In 1975, the legendary music manager Shep Gordon was invited to meet – and potentially sign – a promising young R & B singer named Teddy Pendergrass in a hotel room in Philadelphia. When he got there, he saw a long line of rival managers stretching out the door, and his heart sank. A cattle call. When it was his turn, he went in and said to Pendergrass that there was no system for differentiating between a bunch of identical Jewish managers, so he had a proposition. He said that it was a manager’s job to always be standing at the end of a long night, so he could ensure that the artist was safely put to bed. He suggested that they spend a weekend partying in New York, and if Gordon could outlast Pendergrass, he was the right manager for him. So off they went, and after a wild couple of nights, the singer eventually fell asleep, Gordon still standing, and he hired him the next day.

We all have to deal with competition, we all know that sometimes you win and sometimes you lose. It’s part of life, it’s part of business. Most companies try to have some sort of unique selling proposition, a way that they do business or a type of product or service that they offer which makes them stand out from the crowd. In highly competitive markets, your brand or your corporate identity is often all the edge you have. Nuance is important, but it’s lost on most people.

On a personal level, however, there is the related issue of your own professional identity. What sets you apart? We are not necessarily thinking about entry levels, where similarly credentialed applicants all armed with the same qualification and similar types of experience, fight it out for coveted first jobs. As you progress in your career and assume a leadership role in your organization, we feel it’s vital to consider how you sell yourself to both internal and external competitors. This does not simply mean that you perform your job better than anyone else (though that might be a part of it); it means that you look at what particular areas of the business you can claim as expertise, or what skills or experience you bring to the table that no one else does.

GIVEN INFORMATION:
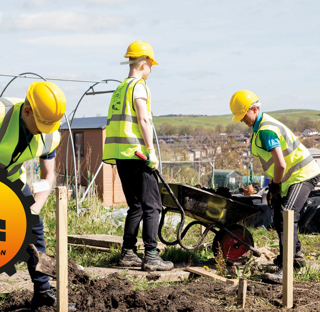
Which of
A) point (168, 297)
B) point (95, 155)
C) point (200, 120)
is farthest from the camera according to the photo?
point (200, 120)

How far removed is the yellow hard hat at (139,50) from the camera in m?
4.52

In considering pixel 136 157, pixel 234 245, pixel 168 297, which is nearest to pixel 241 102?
pixel 136 157

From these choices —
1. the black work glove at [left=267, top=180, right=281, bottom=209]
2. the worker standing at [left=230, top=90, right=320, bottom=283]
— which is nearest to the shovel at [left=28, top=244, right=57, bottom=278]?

WORK REQUIRED: Extend the passage on standing out from competitors and building a professional identity, starting right after its final sentence.

RESPONSE TO THIS EXERCISE:
The whole point of this exercise is to think of something simple and distinct and develop it. It is not enough to make your USP (unique selling proposition) the fact that you went to Harvard Business School, or that you specialize in M & A, or whatever. It could be that you spent your childhood living in different countries and you have a particular understanding of global business; or conversely, that you understand the local market better than anyone else because you’ve been working in it for twenty years. Maybe it’s less specific than that: a sense of purpose, or a way of doing business or communicating, an attitude. Maybe you’re the best listener in the business, or the most open-minded, or patient, or efficient. So identify what makes you special in your professional life and use it to make yourself stand out from the crowd.